The motivation behind sarcasm detection is rooted in the need to understand and interpret the nuanced nature of human communication. Detecting sarcasm in text is challenging, because it relies heavily on contextual cues, tone of voice, and shared background knowledge. There are several reasons why sarcasm detection has garnered attention in research, as it contributes to improving various NLP applications, such as sentiment analysis, dialog systems, and social media analytics. In sentiment analysis, sarcasm can significantly impact the sentiment expressed in a statement. Distinguishing between sarcastic and literal statements can lead to more accurate sentiment analysis, allowing a better understanding of people’s opinions and emotions in online conversations, product reviews, or social media discussions. Sarcasm is prevalent on online communication platforms like social media, forums, and chat applications. Accurately detecting sarcasm can help in understanding the true meaning behind user-generated content, reducing misunderstandings, and improving the overall quality of online interactions.

Sarcasm can be used as a tool to spread misinformation or misleading information. By detecting sarcasm in news and social media text, we can identify instances where individuals are using sarcasm to mask false or misleading claims. This can aid in the detection and prevention of the spread of misinformation. Overall, the main aim behind sarcasm detection is to enhance the capabilities of natural language understanding systems, improve sentiment analysis, and reduce misinterpretation of user intent.

In this paper, we present a concatenation of handcrafted text features combined with a hybrid deep neural network for sarcasm detection and its comparison with word embedding features. The main contribution of this paper can be summarized as follows:

  • We used different text features, such as N-gram probability, important stop words, negation words, POS of words, interjections, and punctuation symbols.

  • One hot encoding feature vector is created and this is given as input to the CNN structure.

  • Used a hybrid model of CNN LSTM and CNN BiLSTM for finding significant features in the text to enhance the results.

  • We compared and reproduced the results on the hybrid model using word embedding, pretrained word embedding, and context-aware techniques. Our model performed marginally well as compared to word embedding features.

The rest of our paper is outlined as follows: Sect. Literature Survey revisits the existing work done in this domain, Sect. Proposed Methodology elaborates on the methodology used, Sect. Experimental Setup discusses experimental setup and parameters used, and Sect. Results and Discussion and Conclusion and Future Directions discuss results and future directions in this given task.

Literature Survey

The detection of sarcasm through automated means is a relatively new area of research that has gained popularity in recent years.
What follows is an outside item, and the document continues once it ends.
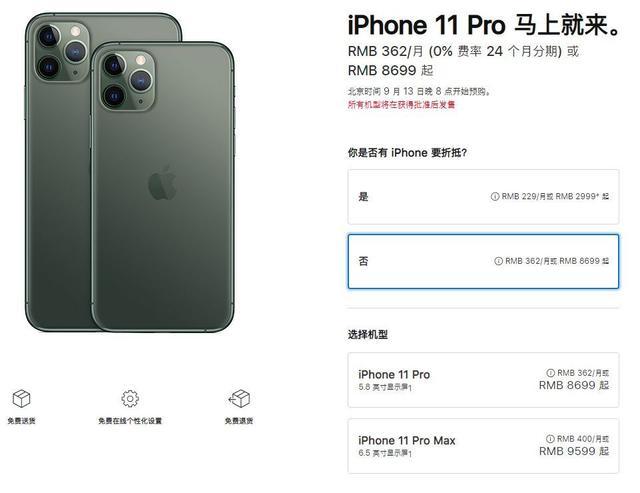 苹果发布三款iPhone新机:售价5499元起 不支持5G中国网科技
Previous works in this field can generally be categorized into two types: content-based and context-based models. Researchers have focused on identifying lexical and pragmatic features that can aid in detecting sarcasm in a given sentence [3,4,5], and various approaches have been developed and tested in the literature, showing promising results in detecting interesting signals for identifying sarcasm. Sarcasm often involves presenting cues, such as interjections, intensifiers, punctuation, and markers of non-veridicality and hyperbole to emphasize failed expectations [3]. These cues like “yay!" “great!" “wow" or “ohhh" are commonly found in sarcastic text, written for product reviews or general text.
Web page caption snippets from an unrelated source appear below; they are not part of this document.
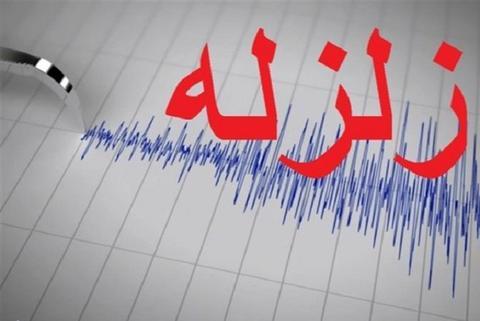 زلزله ۳/۴ ریشتری کاشمر را لرزاند
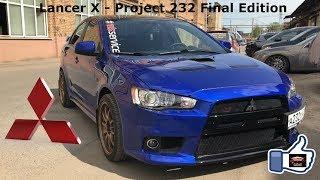 Mitsubishi Lancer X Project -232- FINAL EDISHION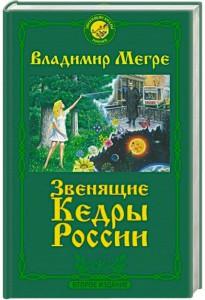 Книга Звенящие кедры России
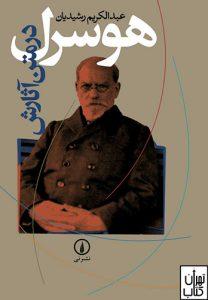 خرید کتاب هوسرل در متن آثارش نوشته عبدالکریم رشیدیان نشر نی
A CNN-based deep neural network was introduced by Amir et al. [6]; authors suggested an approach of automatically learning and utilizing user embeddings, in addition to lexical signals, for identifying sarcasm. Their method avoided the need for extensive feature engineering or data scraping, as user embeddings could be generated using only the text from their previous posts. The results of their experiments demonstrated that their model surpassed a leading approach that relied on a large set of meticulously designed features. A study by Zhang et al. [7] compared the efficacy of continuous automatic features with discrete manual characteristics to investigate the application of neural networks for sarcasm detection in tweets. The researchers used a pooling neural network to automatically extract contextual data from earlier tweets and a bidirectional gated recurrent neural network to extract both syntactic and semantic information from tweets. The research discovered that, compared to discrete manual characteristics, neural features yielded better sarcasm detection accuracy’s with different error distributions. Additionally, the researchers discovered that contextual tweet features for sarcasm identification in the neural environment were just as successful as discrete models.
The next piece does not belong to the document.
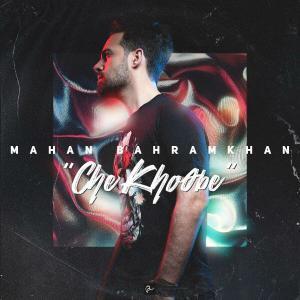 Mahan Bahramkhan – Che Khoobe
Ghosh and Veale [8] designed a neural architecture to detect satire in a timely and contextual manner. They demonstrated that knowledge of the speaker’s mood at the time of production can significantly improve detection accuracy. The study focused on detecting sarcasm on Twitter and found that not only the context of the topic but also the mood expressed by the speaker in the previous tweets leading up to a new post were useful cues for detecting satire. This work has the potential to not only explore satire in the text but also the satirical mental state. CASCADE, a hybrid approach of context- and content-based modeling, was proposed by Cambria et al. [9] to detect irony in online discussions on social networks. CASCADE aims to extract contextual information from the discourse of the discussion thread and uses user embedding to encode the user’s stylistic and personality traits. When combined with content-based feature extractors like CNNs, it showed a significant improvement in classification performance across a large Reddit corpus. Pelser and Murrell deployed [10], a 56-layer deep network with dense connectivity to model isolated speech and extract richer features from it. They compared their approach with recent modern architectures and showed competitive results using only local text features. They also presented a case study demonstrating that their approach correctly classifies additional uses of the word simple satire, which the CNN standard classifies poorly.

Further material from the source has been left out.